Cihan Mürtezaoğlu- bir beyaz orkideGünahlar.
Ve günaha ortak olanlar.
Şerit gibi akan bir kan ve ardı arkası kesilmeyen çığlık sesleri.
Rüya gibi gelen saniyelik karanlık bir görüntü daha sonra peşinden gelen aydınlanma.
Ölü bir beden vardı.
Ancak kimin öldüğü görünmüyor orada kesilip duruyordu. Kulaklarım çınladı tekrardan. Yüzümde oluk oluk akan kanın pıhtılaştığını hissettim. Ellerim yüzüme kaydı ancak yüzümde bir şey yoktu. Yarım yarım açılan göz kapaklarımın ardında ellerime bakarken kanın oldukça fazla olduğunu gördüm.
Tekrar gözlerim kapandı.
.......................................
"Beyleeeeeerr! Size bir haberim var ulan!"
"Yine ne var be kardo?"
Genç adam gözlerinden okunan mutluluk çizelgesiyle baktı elindeki gazete parçasını okuyan adama. Gülmekten yanaklarında oluşan çizgiler dahi belli oluyordu. Genç adam arkadaşının yanına gelip sıkı sıkı sarıldı.
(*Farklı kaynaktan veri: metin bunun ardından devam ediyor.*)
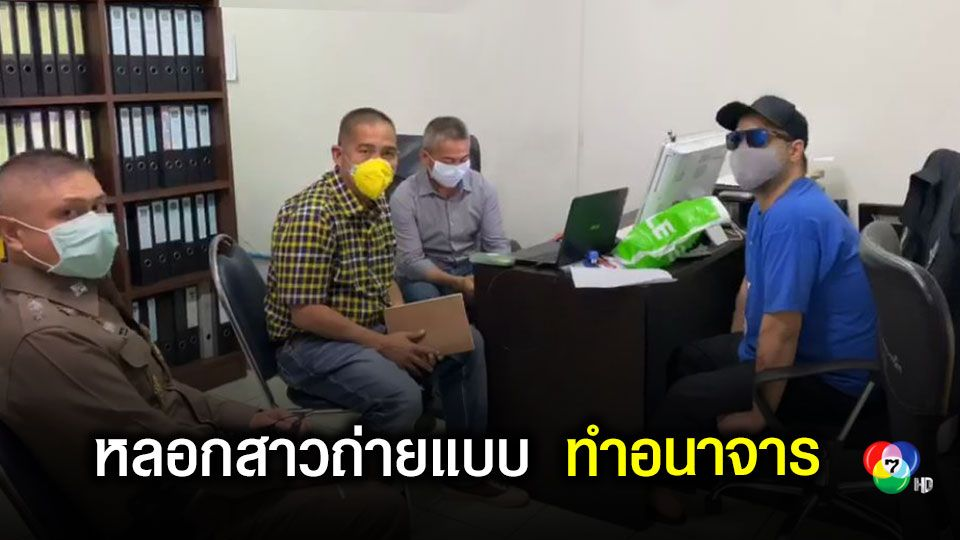 รวบครูสอนดนตรี หลอกสาวถ่ายแบบก่อนทำอนาจาร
"Oğlum alınmışım lan! Cinayet büroya alınmışım!"
Ela gözlü genç şaşkınlık ve büyük bir sevinçle ayağa kalktı. Baştaki şaşkınlığını atar atmaz kollarını açtı.
"Biliyordum kardeşim biliyordum işte. Senin gibi adamı kim kaçırır oğlum!"
Ela gözlü adam sınav tarihinin daha ileride olduğunu hatırlasa da bir şey diyemedi. Servet yine laf sokup hırsını kendisinden çıkaracak korkusu vardı.
"Ee anlat nasıl oldu bu iş?"
Servet gülümsemesini bozmamaya çalışarak etrafa baktı. Başka bir arkadaşlar daha olur sanıyordu. Onlar da ne kadar büyük biri olduğuna şahitlik etmeliydiler.
"Çalışarak? Herkes senin gibi şanslı doğmuyor kardeşim."
Yeni bir laf yeme meselesine girişeceklerini anlayan genç adım parmağıyla kaşını kaşıyıp belli etmeden göz devirdi. Her başarısı bir sorundu sanki. Kardeşi olduğunu bilmese başarısına göz diktiğini düşünecekti.
"Şanslı değilim. Buralara gelmek için ne kadar çabaladığımı en çok sen biliyorsun."
Servet gülerek arkadaşının yanına gelip omuzunu sıktı. "Biliyorum kardeşim amaç goygoy yapmaktı ne alıngan çıktın oğlum."
Ela gözlü adam bir şey demedi arkadaşını son kez tebrik edip gazete parçasını köşeye kaldırdı o sırada Servet'in dikkatini çekti.
"Neye bakıyordun?"
"Önemsiz. Sadece gazetecinin biri sürekli seri katil bulunmadığı için bizi suçluyor baktım öylesine."
Servet kafasını salladı. Kağıt parçalarının arasına gizlenmiş gazeteye baktı. Bir şey demeden yanına gitti ve arkadaşının beraber çalışacakları mesleği olmasının gururunu anlattı. Arada gözleri o gazete parçasına kaysa da belli etmedi.
.....................
Arabanın camından akan yağmur suları şiddetinden taviz vermezken silecekleri saniyelik önünüzü gösteriyor tekrar sağanağa teslim oluyordu. Ancak şikayetçi değilim. Dizlerimi kendime çekmiş hiçbir şeye aldırış etmeden izliyorum etrafı. Yağmurun şiddetli sesinin yanına gök gürültüsü eşlik ediyordu. Kolumu camın olduğu yere yaslayıp biraz daha seyrettim bu görüntüyü.